AFAM 480 | Advanced Seminar in Black Racial Contracts
Advanced seminars are intended for African American Studies majors and minors with junior or senior standing and are designed to facilitate in-depth examination of a specific topic on a focused experience of Black people in the Americas and/or in diasporas beyond. Course topics and emphases for advanced seminars are determined by the instructor.
AFAM 402 | Research Seminar in African American Studies
In this course students employ the range of methods and understandings gained through AFAM 101 and further studies in the major to complete an independent research project/paper.
AFAM 401 | Narratives of Race
This course takes as its central object the idea of race. Race is understood as a social construct that designates relations of structural difference and disparity. How race is treated is a crucial issue in this course. It is in this question of 'the how' that the term narrative becomes salient. The term narrative intentionally focuses attention on the material practices through which we have come to define race as a social construct.
AFAM 400 | The 1619 Project
The 1619 Project is a signal development in the social, political, and intellectual life of the United States. This New York Times Magazine special project, a brainchild of The New York Times staff writer Nikole Hannah-Jones has sparked widespread conversations, reconsiderations, and controversies concerning the national narrative about the founding and development of the United States of America. This course addresses The 1619 Project, its subjects, and impact and as such is a study of racial inequalities, racism, and antiracism.
AFAM 399 | Public Scholarship
This is the African American Studies Program course in public scholarship. It provides students the opportunity to connect their coursework with the Race and Pedagogy Institute. One of the tenets of African American studies is the production of scholarship and public programs that effects change and impacts lives especially for communities historically underserved by official state and national institutions (i.e., public scholarship; some prefer the term civic engagement). The Race and Pedagogy Institute articulates these tenets in its various initiatives.
AFAM 398 | Methods in African American Studies
This course is the primary methods course for the major. The course provides students with a thorough grounding in the interdisciplinary literatures and research approaches within African American Studies. In this course students are taught to understand and investigate historical and contemporary phenomena through thoughtful reflection on their positionality and community experiences.
AFAM 380 | Special Topics in Race & Ethnicity
Special Topics in Race & Ethnicity provide students with content related to racial and ethnic groups not primarily covered in African American Studies (AFAM) courses, while using the foundations of the discipline to interrogate the experiences, knowledge, impact, and engagement of different peoples with the plight and knowledge of Black people. The course topic is determined by the instructor. Courses under this theme provide an in-depth examination of particular racial or ethnic groups alongside unique transdisciplinary theoretical approaches to interrogating their experiences.

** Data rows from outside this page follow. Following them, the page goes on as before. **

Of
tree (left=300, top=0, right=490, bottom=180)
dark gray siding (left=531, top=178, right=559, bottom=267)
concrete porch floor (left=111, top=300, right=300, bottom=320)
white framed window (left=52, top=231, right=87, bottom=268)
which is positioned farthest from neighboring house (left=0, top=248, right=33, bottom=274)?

AFAM 375 | The Harlem Renaissance
This course examines the renaissance of African American literature, music, and visual art that, for the most part, emerges from Harlem, a cultural hub in the 1920s and 1930s. The course also approaches the literature, music, and visual art, as well as the social changes in Harlem, from different disciplinary perspectives, including literary criticism, cultural history, music criticism, art criticism, and aesthetic theory. Students explore social and aesthetic debates that arose during the Harlem Renaissance and connect these to parallel debates today.
AFAM 370 | Communication and Diversity
The purpose of this course is to enhance students' understanding of diversity issues as they relate to the study of communication. The course looks at how the media, its images and discourses, shape one's understanding of experiences, shape the experiences of women, and the experiences of people of color. The course also explores the ways in which elements of the media socially reproduce prejudice and foster resistance to prejudice. As a result of engagement in the course, students gain the ability to critically analyze and evaluate media products.